15. Decree in suit for dissolution of partnership :–Where a suit is for the dissolution of a partnership, or the taking of partnership accounts, the Court, before passing a final decree, may pass a preliminary decree declaring the proportionate shares of the parties, fixing the day on which the partnership shall stand dissolved or be deemed to have been dissolved, and directing such accounts to be taken, and other acts to be done, as it thinks fit.

11. A plain reading of Rule 15 of Order XX CPC would show that a preliminary decree for dissolution of the partnership, or taking partnership accounts always contains declaration of rights of the parties and fix the date of dissolution. It vests discretion in the Court passing a preliminary decree to fix the date on which partnership shall stand dissolved or deemed to have been dissolved. The Court can declare that the partnership stands dissolved from a particular date or may also declare that it is already deemed to have been dissolved from a date anterior to the date of partnership. The Legislature is presumed to be aware of their statutory liability prior to making an enactment. Therefore, the language of Rule 15 of

Order XX CPC does not brook any doubt that Rule 15 of Order XX contemplates a situation where the suit is filed for dissolution of “partnership at will” and dissolution of partnership other than “at will”. Insofar as the date or dates on which a “partnership at will” stands dissolved, the same does not present any difficulty in view of the statutory provisions contained in Section 43 of the Act, which reads thus:

43. Dissolution by notice of partnership at will :–(1) Where the partnership is at will, the Firm may be dissolved by any partner giving notice in writing to all the other partners of his intention to dissolve the Firm,

(2) The Firm is dissolved as from the date mentioned in the notice as the date of dissolution or, if no date is so mentioned, as from the date of the communication of the notice.
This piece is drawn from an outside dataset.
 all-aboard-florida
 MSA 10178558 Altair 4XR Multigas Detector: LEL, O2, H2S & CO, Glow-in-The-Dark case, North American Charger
12. Section 43 of the Act has been subject matter of interpretation before a Constitution Bench of the Supreme Court in Banarsi Das v. Kanshi Ram, . The Apex Court considered the question whether Order XX Rule 15 CPC applies only to partnerships other than at will and also the question as to the date or dates when the partnership shall be deemed to have been dissolved when no prior notice as contemplated under Section 43 was issued by a partner prior to filing a suit for such dissolution. It was observed that in a partnership at will, if one of the partners seek its dissolution, what he wants is that the Firm should be wound up, that he should be given his individual share in the assets of the Firm or he should be discharged from any liability with respect to the Firm and that the Firm should no longer exist. He can call for dissolution of the Firm by giving a notice as provided under Sub-section (1) of Section 43 of the Act without intervention of the Court. He may also come to the Court for effecting dissolution of the Firm in which event

he would be bound by the provisions of Order XX Rule 15 CPC. The Supreme Court then laid down as under:

This rule makes the position clear. No doubt, this rule is of general application, that is, to partnerships at will as well as those other than at will; but there are no limitations in this provision confining its operation only to partnerships other than those at will. Sub-section (1) of Section 43 of the Partnership Act does not say what will be the date from which the Firm will be deemed to be dissolved…………..

Yet again it was held.

Now, it will be clear that this provision contemplates the mentioning of a date from which the Firm would stand dissolved. Mentioning of such a date would be entirely foreign to a plaint in a suit for dissolution of partnership and therefore such a plaint cannot fall within the expression “notice” used in the sub-section. It would follow therefore that the date of service of a summons accompanied by a copy of a plaint in the suit for dissolution of partnership cannot be regarded as the date of dissolution of partnership and Section 43 is of no assistance. …………….. It would follow, therefore, that
a partnership would be deemed to be dissolved when the summons accompanied by a copy of the plaint is served on the defendant, where there is only one defendant, and on all defendants, when there are several defendants. Since a partnership will be deemed to be dissolved only from one date, the date of dissolution would have to be regarded to be the one on which the last summons was served.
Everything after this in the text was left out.